Grzegorz Juliusz Schetyna () (born 18 February 1963) is a Polish politician who has been Leader of Civic Platform and Leader of the Opposition from 26 January 2016 to 25 January 2020. He has served as Minister of Foreign Affairs of Poland from 2014 to 2015, Marshal of the Sejm from 2010 to 2011, Acting President of Poland 2010, Deputy Prime Minister of Poland from 2007 to 2009 and Minister of the Interior and Administration 2007 to 2009. He has been a Member of the Sejm from 1997.

Early career
In the early 1990s, Schetyna co-founded a commercial broadcaster, Radio Eska, and chaired the Śląsk Wrocław basketball team in 1994–97.

Information given:
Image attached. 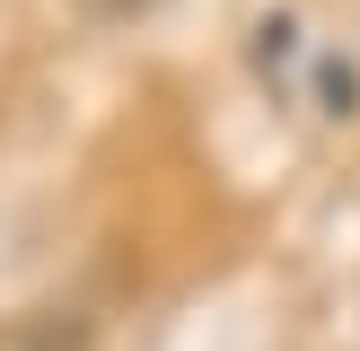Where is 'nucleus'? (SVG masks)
I'll use <instances>...</instances> for the list:
<instances>
[{
    "mask_svg": "<svg viewBox=\"0 0 360 351\" xmlns=\"http://www.w3.org/2000/svg\"><path fill=\"white\" fill-rule=\"evenodd\" d=\"M79 18H97V27H132V18H150V9H167V0H70Z\"/></svg>",
    "mask_w": 360,
    "mask_h": 351,
    "instance_id": "nucleus-1",
    "label": "nucleus"
}]
</instances>
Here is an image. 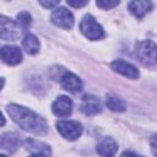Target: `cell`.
Listing matches in <instances>:
<instances>
[{"label": "cell", "mask_w": 157, "mask_h": 157, "mask_svg": "<svg viewBox=\"0 0 157 157\" xmlns=\"http://www.w3.org/2000/svg\"><path fill=\"white\" fill-rule=\"evenodd\" d=\"M6 110L10 115V118L25 131L36 134V135H43L48 131V125L44 118H42L36 112L18 105V104H9L6 107Z\"/></svg>", "instance_id": "1"}, {"label": "cell", "mask_w": 157, "mask_h": 157, "mask_svg": "<svg viewBox=\"0 0 157 157\" xmlns=\"http://www.w3.org/2000/svg\"><path fill=\"white\" fill-rule=\"evenodd\" d=\"M136 56L145 66L157 64V45L152 40H142L136 44Z\"/></svg>", "instance_id": "2"}, {"label": "cell", "mask_w": 157, "mask_h": 157, "mask_svg": "<svg viewBox=\"0 0 157 157\" xmlns=\"http://www.w3.org/2000/svg\"><path fill=\"white\" fill-rule=\"evenodd\" d=\"M80 29L83 33V36L91 40H98L104 37L103 27L96 21V18L92 15H86L82 18L80 23Z\"/></svg>", "instance_id": "3"}, {"label": "cell", "mask_w": 157, "mask_h": 157, "mask_svg": "<svg viewBox=\"0 0 157 157\" xmlns=\"http://www.w3.org/2000/svg\"><path fill=\"white\" fill-rule=\"evenodd\" d=\"M56 129L59 131V134L70 141H74L76 139H78L82 134V125L81 123L76 121V120H63V121H58L56 123Z\"/></svg>", "instance_id": "4"}, {"label": "cell", "mask_w": 157, "mask_h": 157, "mask_svg": "<svg viewBox=\"0 0 157 157\" xmlns=\"http://www.w3.org/2000/svg\"><path fill=\"white\" fill-rule=\"evenodd\" d=\"M21 34V27L18 23L5 16L0 17V36L4 40H16Z\"/></svg>", "instance_id": "5"}, {"label": "cell", "mask_w": 157, "mask_h": 157, "mask_svg": "<svg viewBox=\"0 0 157 157\" xmlns=\"http://www.w3.org/2000/svg\"><path fill=\"white\" fill-rule=\"evenodd\" d=\"M52 22L64 29H70L74 26V15L65 7H56L52 13Z\"/></svg>", "instance_id": "6"}, {"label": "cell", "mask_w": 157, "mask_h": 157, "mask_svg": "<svg viewBox=\"0 0 157 157\" xmlns=\"http://www.w3.org/2000/svg\"><path fill=\"white\" fill-rule=\"evenodd\" d=\"M80 109L86 115H96L102 112V103L99 98L92 94H85L81 99Z\"/></svg>", "instance_id": "7"}, {"label": "cell", "mask_w": 157, "mask_h": 157, "mask_svg": "<svg viewBox=\"0 0 157 157\" xmlns=\"http://www.w3.org/2000/svg\"><path fill=\"white\" fill-rule=\"evenodd\" d=\"M110 67H112L113 71H115V72H118V74H120L125 77L132 78V80L137 78L139 75H140L136 66H134L132 64H130L125 60H120V59L114 60V61L110 63Z\"/></svg>", "instance_id": "8"}, {"label": "cell", "mask_w": 157, "mask_h": 157, "mask_svg": "<svg viewBox=\"0 0 157 157\" xmlns=\"http://www.w3.org/2000/svg\"><path fill=\"white\" fill-rule=\"evenodd\" d=\"M59 81L61 87L71 93H77L82 90V81L70 71H64Z\"/></svg>", "instance_id": "9"}, {"label": "cell", "mask_w": 157, "mask_h": 157, "mask_svg": "<svg viewBox=\"0 0 157 157\" xmlns=\"http://www.w3.org/2000/svg\"><path fill=\"white\" fill-rule=\"evenodd\" d=\"M1 59L5 64L15 66L22 61V52L15 45H4L1 48Z\"/></svg>", "instance_id": "10"}, {"label": "cell", "mask_w": 157, "mask_h": 157, "mask_svg": "<svg viewBox=\"0 0 157 157\" xmlns=\"http://www.w3.org/2000/svg\"><path fill=\"white\" fill-rule=\"evenodd\" d=\"M52 110L56 117H69L72 113V101L67 96H60L53 102Z\"/></svg>", "instance_id": "11"}, {"label": "cell", "mask_w": 157, "mask_h": 157, "mask_svg": "<svg viewBox=\"0 0 157 157\" xmlns=\"http://www.w3.org/2000/svg\"><path fill=\"white\" fill-rule=\"evenodd\" d=\"M97 153L101 157H114L118 151V145L112 137H103L97 145Z\"/></svg>", "instance_id": "12"}, {"label": "cell", "mask_w": 157, "mask_h": 157, "mask_svg": "<svg viewBox=\"0 0 157 157\" xmlns=\"http://www.w3.org/2000/svg\"><path fill=\"white\" fill-rule=\"evenodd\" d=\"M128 9L135 17L142 18L146 13H148L151 11L152 2L146 1V0H134V1L128 2Z\"/></svg>", "instance_id": "13"}, {"label": "cell", "mask_w": 157, "mask_h": 157, "mask_svg": "<svg viewBox=\"0 0 157 157\" xmlns=\"http://www.w3.org/2000/svg\"><path fill=\"white\" fill-rule=\"evenodd\" d=\"M22 47L26 50V53H28V54H37L39 52L40 44H39L38 38L34 34L27 33L23 37V39H22Z\"/></svg>", "instance_id": "14"}, {"label": "cell", "mask_w": 157, "mask_h": 157, "mask_svg": "<svg viewBox=\"0 0 157 157\" xmlns=\"http://www.w3.org/2000/svg\"><path fill=\"white\" fill-rule=\"evenodd\" d=\"M20 145L18 136L13 132H6L1 136V148L7 150L9 152L16 151V148Z\"/></svg>", "instance_id": "15"}, {"label": "cell", "mask_w": 157, "mask_h": 157, "mask_svg": "<svg viewBox=\"0 0 157 157\" xmlns=\"http://www.w3.org/2000/svg\"><path fill=\"white\" fill-rule=\"evenodd\" d=\"M26 146L28 150H31L33 153H37V155H43V156H49L50 155V148L48 145L40 142V141H37V140H32V139H27L26 140Z\"/></svg>", "instance_id": "16"}, {"label": "cell", "mask_w": 157, "mask_h": 157, "mask_svg": "<svg viewBox=\"0 0 157 157\" xmlns=\"http://www.w3.org/2000/svg\"><path fill=\"white\" fill-rule=\"evenodd\" d=\"M105 104H107V107H108L110 110L117 112V113H121V112H124V110H125V108H126L125 102H124L123 99H120L119 97L113 96V94L107 96Z\"/></svg>", "instance_id": "17"}, {"label": "cell", "mask_w": 157, "mask_h": 157, "mask_svg": "<svg viewBox=\"0 0 157 157\" xmlns=\"http://www.w3.org/2000/svg\"><path fill=\"white\" fill-rule=\"evenodd\" d=\"M31 15L27 11H21L17 13V23L21 28H27L31 25Z\"/></svg>", "instance_id": "18"}, {"label": "cell", "mask_w": 157, "mask_h": 157, "mask_svg": "<svg viewBox=\"0 0 157 157\" xmlns=\"http://www.w3.org/2000/svg\"><path fill=\"white\" fill-rule=\"evenodd\" d=\"M96 5L103 10H110L115 6L119 5V1L118 0H99V1H96Z\"/></svg>", "instance_id": "19"}, {"label": "cell", "mask_w": 157, "mask_h": 157, "mask_svg": "<svg viewBox=\"0 0 157 157\" xmlns=\"http://www.w3.org/2000/svg\"><path fill=\"white\" fill-rule=\"evenodd\" d=\"M150 147H151V152L155 157H157V134L153 135L150 140Z\"/></svg>", "instance_id": "20"}, {"label": "cell", "mask_w": 157, "mask_h": 157, "mask_svg": "<svg viewBox=\"0 0 157 157\" xmlns=\"http://www.w3.org/2000/svg\"><path fill=\"white\" fill-rule=\"evenodd\" d=\"M88 1H74V0H67V5L72 6V7H82L85 5H87Z\"/></svg>", "instance_id": "21"}, {"label": "cell", "mask_w": 157, "mask_h": 157, "mask_svg": "<svg viewBox=\"0 0 157 157\" xmlns=\"http://www.w3.org/2000/svg\"><path fill=\"white\" fill-rule=\"evenodd\" d=\"M39 4L42 6H44L45 9H52L56 5H59V1H39Z\"/></svg>", "instance_id": "22"}, {"label": "cell", "mask_w": 157, "mask_h": 157, "mask_svg": "<svg viewBox=\"0 0 157 157\" xmlns=\"http://www.w3.org/2000/svg\"><path fill=\"white\" fill-rule=\"evenodd\" d=\"M120 157H137V156H136L134 152H131V151H125V152L121 153Z\"/></svg>", "instance_id": "23"}, {"label": "cell", "mask_w": 157, "mask_h": 157, "mask_svg": "<svg viewBox=\"0 0 157 157\" xmlns=\"http://www.w3.org/2000/svg\"><path fill=\"white\" fill-rule=\"evenodd\" d=\"M29 157H47V156H43V155H37V153H33V155H31Z\"/></svg>", "instance_id": "24"}, {"label": "cell", "mask_w": 157, "mask_h": 157, "mask_svg": "<svg viewBox=\"0 0 157 157\" xmlns=\"http://www.w3.org/2000/svg\"><path fill=\"white\" fill-rule=\"evenodd\" d=\"M0 157H7L6 155H0Z\"/></svg>", "instance_id": "25"}]
</instances>
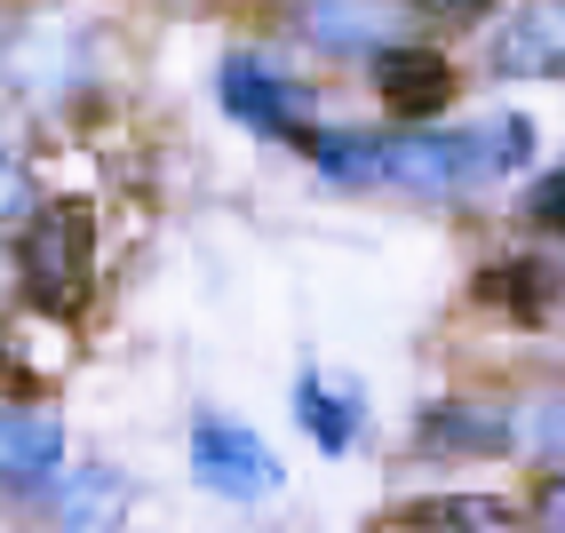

To do:
In the biographical text on Grzegorz Schetyna above, which basketball team did he chair, and during which years?

Complete response:
He chaired the Śląsk Wrocław basketball team from 1994 to 1997.